Analitycy PKO BP o cenach mieszkań: zmierzamy w stronę rynku kupującego

Finanse Nieruchomości Dołącz do dyskusji
Analitycy PKO BP o cenach mieszkań: zmierzamy w stronę rynku kupującego

Z prognoz analityków PKO BP wynika, że popyt na mieszkania w najbliższych miesiącach będzie słabł. To z kolei, zdaniem ekspertów, oznacza stabilizację cen. Czego jeszcze można spodziewać się w 2025 r. na rynku nieruchomości?

Bezpieczny Kredyt wyczerpał popyt na mieszkania. Chętnych na zakup ma być mniej

W 2023 r., kiedy funkcjonował Bezpieczny Kredyt, sprzedaż mieszkań mocno zrosła – podobnie jak zresztą ceny nieruchomości. Pod koniec 2024 r. sprzedaż była już jednak w trendzie spadkowym; zdaniem analityków PKO BP program, mimo że trwał stosunkowo krótko, to był bardzo intensywny i nasycił stronę popytową. Aby popyt na mieszkania ponownie wzrósł – choć trochę – musiałaby nastąpić obniżka stóp procentowych. RPP tymczasem nie spieszy się do cięcia stóp; obecnie większość analityków przewiduje, że pierwsza obniżka mogłaby mieć miejsce na przełomie II i III kwartału roku. Nie wiadomo natomiast, czy RPP w ogóle zdecyduje się na ten ruch.

Jak zatem może wyglądać sytuacja na rynku nieruchomości w 2025 r.? Według analityków PKO BP deweloperzy będą musieli konkurować z rosnącą ofertą na rynku wtórnym. Z jednej strony ma to być wpływ wspomnianego już obniżonego popytu ze strony kupujących; z drugiej, jak podkreślają analitycy, trzeba wziąć też pod uwagę fakt, że powoli upływa 5-letni okres, po którym inwestorzy indywidualni mogą zbyć mieszkania kupione w czasie boomu bez konieczności płacenia podatku dochodowego. Może się zatem okazać, że w najbliższych miesiącach oferta mieszkań na sprzedaż będzie sukcesywnie się powiększać – i to zarówno u deweloperów, jak i na rynku wtórnym.

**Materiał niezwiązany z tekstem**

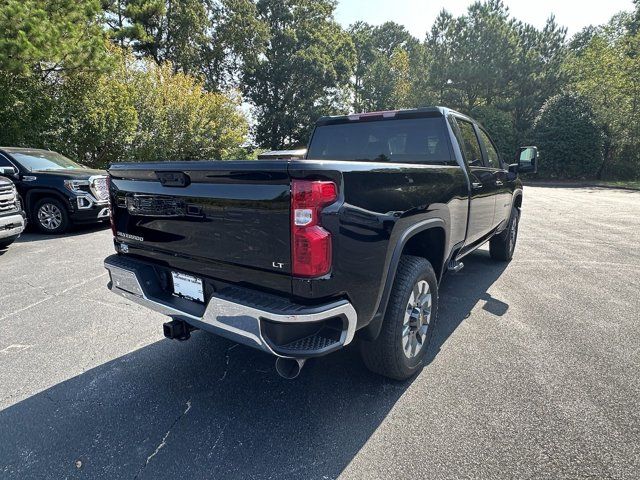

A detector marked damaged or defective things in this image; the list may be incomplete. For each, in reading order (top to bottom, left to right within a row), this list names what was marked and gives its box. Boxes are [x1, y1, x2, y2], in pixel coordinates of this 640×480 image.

pavement crack [134, 398, 191, 480]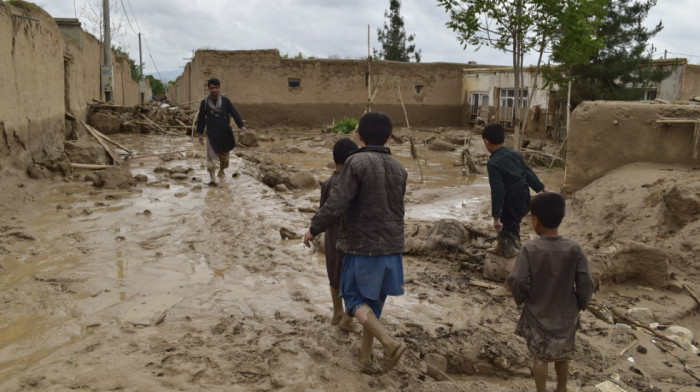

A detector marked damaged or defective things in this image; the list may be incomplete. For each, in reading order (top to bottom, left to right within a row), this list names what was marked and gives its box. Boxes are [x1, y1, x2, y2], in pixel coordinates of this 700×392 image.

damaged wall [1, 1, 146, 175]
damaged wall [167, 49, 468, 127]
damaged wall [568, 102, 696, 192]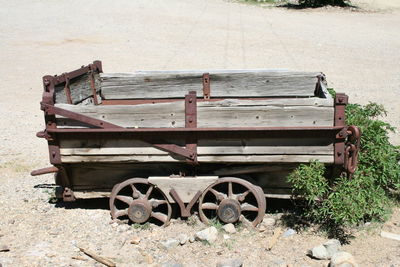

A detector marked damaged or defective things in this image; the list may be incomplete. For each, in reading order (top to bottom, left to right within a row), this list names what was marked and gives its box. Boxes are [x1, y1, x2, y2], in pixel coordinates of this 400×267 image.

Co z cenami mieszkań w 2025 r.?

Wiadomo już zatem, że niemal na pewno osoby, które chcą nabyć mieszkanie w 2025 r., będą mieć większy wybór niż np. kupujący w I kwartale 2024 r. Co jednak z cenami nieruchomości? Jak można przeczytać w raporcie „Rejs w nieznane. Perspektywy na 2025”,

Po bardzo silnym wzroście na przełomie 2023 i 2024 ceny mieszkań ustabilizowały się. Pomimo wyraźnie słabszego popytu i rekordowej nadwyżki oferty obniżki cen są póki co incydentalne. Kolejne kwartały mogą przynieść jednak wyraźniejszą korektę cen. Oceniamy, że ceny nie spadną do poziomów z pierwszej połowy 2023, zwłaszcza przy realizacji scenariusza obniżek stóp procentowych o 100 pb w 2025.

Tym samym osoby planujące zakup nieruchomości faktycznie mogą liczyć na spadki cen nieruchomości – a przy zwiększonej podaży mieszkań oznacza to nastanie rynku kupującego. Jednocześnie zdaniem analityków nie ma co nastawiać się na powrót do cen nieruchomości sprzed wprowadzenia Bezpiecznego Kredytu – i warto mieć tego świadomość.